Einige Maler stiegen auf Schmalkamerafilme um. Die Malerin Cornelia Schleime z.B. war ständig unter Beobachtung, trotzte aber mit ihrer provozierenden Kunst, in der Hoffnung, dass sie ausgewiesen würde. Lakonisch nennt sie ihr Bild: Im Osten ist alles grau, im Westen gibt es bisschen Farbe. Auch sie versuchte sich im Film, stieg dann auch in die Punkszene ein. Sie gründete die Band „Zwitscherkiste“ und benutzte ihre Lieder als direkte Kommunikation. Das führte dann endlich zur Ausreise.

Andere Punk Bands hatten es richtig schwer, landeten im Gefängnis oder wurden aus dem Stand direkt ausgewiesen. Namen der Bands zeigen die damals vorherrschende Atmosphäre: „Ambulante Hospitanten auf dem Weg zum Hospital“, „Planlos“, „Attentat“, Wutanfall“. Die Bands konnten auf Austellungseröffnungen in Ateliers auftreten oder in Gemeinderäumen der Kirche, besonders in Halle.
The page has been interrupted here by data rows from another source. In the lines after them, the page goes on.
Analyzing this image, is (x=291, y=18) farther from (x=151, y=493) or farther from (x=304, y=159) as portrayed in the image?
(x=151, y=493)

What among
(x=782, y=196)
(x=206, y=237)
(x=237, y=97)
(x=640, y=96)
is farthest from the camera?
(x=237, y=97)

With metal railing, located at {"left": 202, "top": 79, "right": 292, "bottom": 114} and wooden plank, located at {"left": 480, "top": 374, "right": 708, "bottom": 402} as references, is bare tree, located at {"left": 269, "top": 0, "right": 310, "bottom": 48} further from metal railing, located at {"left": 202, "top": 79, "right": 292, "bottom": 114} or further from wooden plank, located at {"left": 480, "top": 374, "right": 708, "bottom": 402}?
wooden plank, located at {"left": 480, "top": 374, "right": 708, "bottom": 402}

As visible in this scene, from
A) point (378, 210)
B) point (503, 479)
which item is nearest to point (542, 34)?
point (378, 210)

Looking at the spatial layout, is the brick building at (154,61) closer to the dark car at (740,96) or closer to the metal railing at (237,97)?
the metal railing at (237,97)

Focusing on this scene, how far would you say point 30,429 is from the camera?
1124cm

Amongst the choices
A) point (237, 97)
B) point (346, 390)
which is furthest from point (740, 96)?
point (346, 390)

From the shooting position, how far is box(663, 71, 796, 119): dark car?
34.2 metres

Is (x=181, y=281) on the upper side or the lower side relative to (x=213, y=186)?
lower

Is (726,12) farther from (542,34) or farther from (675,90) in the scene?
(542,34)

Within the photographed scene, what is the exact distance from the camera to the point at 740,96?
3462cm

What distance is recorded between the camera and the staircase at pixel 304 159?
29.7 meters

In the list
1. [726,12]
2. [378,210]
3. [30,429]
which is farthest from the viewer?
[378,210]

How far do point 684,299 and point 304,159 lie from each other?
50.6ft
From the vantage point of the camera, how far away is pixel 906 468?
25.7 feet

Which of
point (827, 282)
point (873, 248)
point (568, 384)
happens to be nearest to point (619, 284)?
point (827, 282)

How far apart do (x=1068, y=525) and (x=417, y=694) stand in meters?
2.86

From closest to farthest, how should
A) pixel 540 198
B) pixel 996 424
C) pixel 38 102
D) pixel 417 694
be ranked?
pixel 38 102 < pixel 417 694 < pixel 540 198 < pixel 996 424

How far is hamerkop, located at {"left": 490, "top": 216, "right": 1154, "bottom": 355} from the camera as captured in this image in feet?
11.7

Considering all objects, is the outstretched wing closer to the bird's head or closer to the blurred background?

Die Punkszene bildete sich hauptsächlich zwischen 1970 und 1980.

 
 


 
 

In der Düsseldorfer Ausstellung „Utopie und Untergang“ entdeckte ich einen ostdeutschen Künstler, den ich nicht kannte, der mich an Karl Jaspers denken liess, der ja gegen die Wiedervereinigung war. Jaspers forderte die Freiheit der Selbstbestimmung für die DDR Bürger. Diese Freiheit hielt er für wichtiger als die Wiedervereinigung. Jaspers war auch Psychiater. Es ging ihm um den einzelnen Mensch, der er selbst werden soll. Hätten die Ostdeutschen diese Möglichkeit 30 Jahre ausprobieren können, würden sie sich nicht bis heute als Anhängsel der BRD bezeichnen.

Zurück zu meiner Entdeckung. Der Künstler heisst Carlfriedrich Claus. Von ihm sind „Sprachblätter“ ausgestellt, in denen sich Schriftzüge zu Bildern verwandeln. „Skizze zur Anonymität des Subjekts“ nennt er dieses kleine Werk, das mich an den großen Denker Karl Jaspers erinnerte.